働いて稼がなきゃという気持ちになり、労働に対する意欲が高まった。
バイト面接当日
精神薬を飲んで、ちょうどいい時間に家を出た。
面接の受け答えについて少しネットを見たくらいで、それ以外は特に準備や練習などはしなかった。
ある程度緊張はしたが、過度な緊張ではなかった。
近くの店に入り一呼吸おいて、面接の建物に入った。
受付のところに行ったが、セルフレジのため誰もいなかった。
都合のいい言い訳を見つけた僕は、いないなら仕方ないと会員カードを出して客として利用しようと思い操作していたら、ドアから店員が出てきた。
とっさに声が出ず固まっていたら、引き返して中に入って行ってしまった。
おそらく面接に来ているかどうか確認しに来たのだろう。
ここで話しかけるべきだったが、客として機械を操作している僕が面接に来ましたと言うのも変だと思い、何も言えなかった。
利用するときに、名前で面接に来る予定の人だという事がバレて、問い詰められるのが怖くて、利用せずに帰路についた。
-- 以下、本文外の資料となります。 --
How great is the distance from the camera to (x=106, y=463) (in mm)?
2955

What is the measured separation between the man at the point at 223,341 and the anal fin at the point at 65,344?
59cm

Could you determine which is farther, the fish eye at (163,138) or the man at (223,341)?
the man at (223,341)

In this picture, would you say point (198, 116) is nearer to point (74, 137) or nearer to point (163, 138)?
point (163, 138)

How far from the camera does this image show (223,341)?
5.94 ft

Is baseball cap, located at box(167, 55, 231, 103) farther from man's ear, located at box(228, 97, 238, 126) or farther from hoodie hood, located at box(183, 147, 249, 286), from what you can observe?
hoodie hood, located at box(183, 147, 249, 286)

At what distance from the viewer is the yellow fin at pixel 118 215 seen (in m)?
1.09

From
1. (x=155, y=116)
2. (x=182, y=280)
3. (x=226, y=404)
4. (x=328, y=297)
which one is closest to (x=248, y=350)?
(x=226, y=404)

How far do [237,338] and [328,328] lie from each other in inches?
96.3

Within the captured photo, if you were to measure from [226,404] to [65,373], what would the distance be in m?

帰り道で、もう一生働くことができないと悟り、目に涙が浮かんだ。
働いて途中でやめるのではなく、その前の面接すら行けない。
絶望的な気持ちになり、もう死ぬ以外に選択肢はないと思った。
一生働けないことがわかった
一度壊れてしまった心は、もう二度と元通りになることはない。
どれだけ努力して、変わりたいと願っても無駄である。
心が壊れないようにするのが大事であって、壊れたら何もかもおしまいだ。
これだけ環境が整えられ、あとは僕が勇気を出して頑張るだけだったが、結局以前と何も変わらぬまま時は過ぎ、同じ結果になってしまった。
いくら薬を飲もうが無意味。
逃げ癖が体中に根を張っているから、もう変われない。
何をやっても無駄。
未来に期待なんかするんじゃなかった。
どうせ何やっても同じことの繰り返しなんだから。
労働はおろか、面接にすら行けない人間が生き残れるほど甘い世の中じゃない。
もうそろそろ引き際なのだろう。
これからどうするかはわからない。
するべきことが何にも思い浮かばない。
今はただ、涙をこらえながら布団の中で浅い呼吸をすることで精いっぱいだ。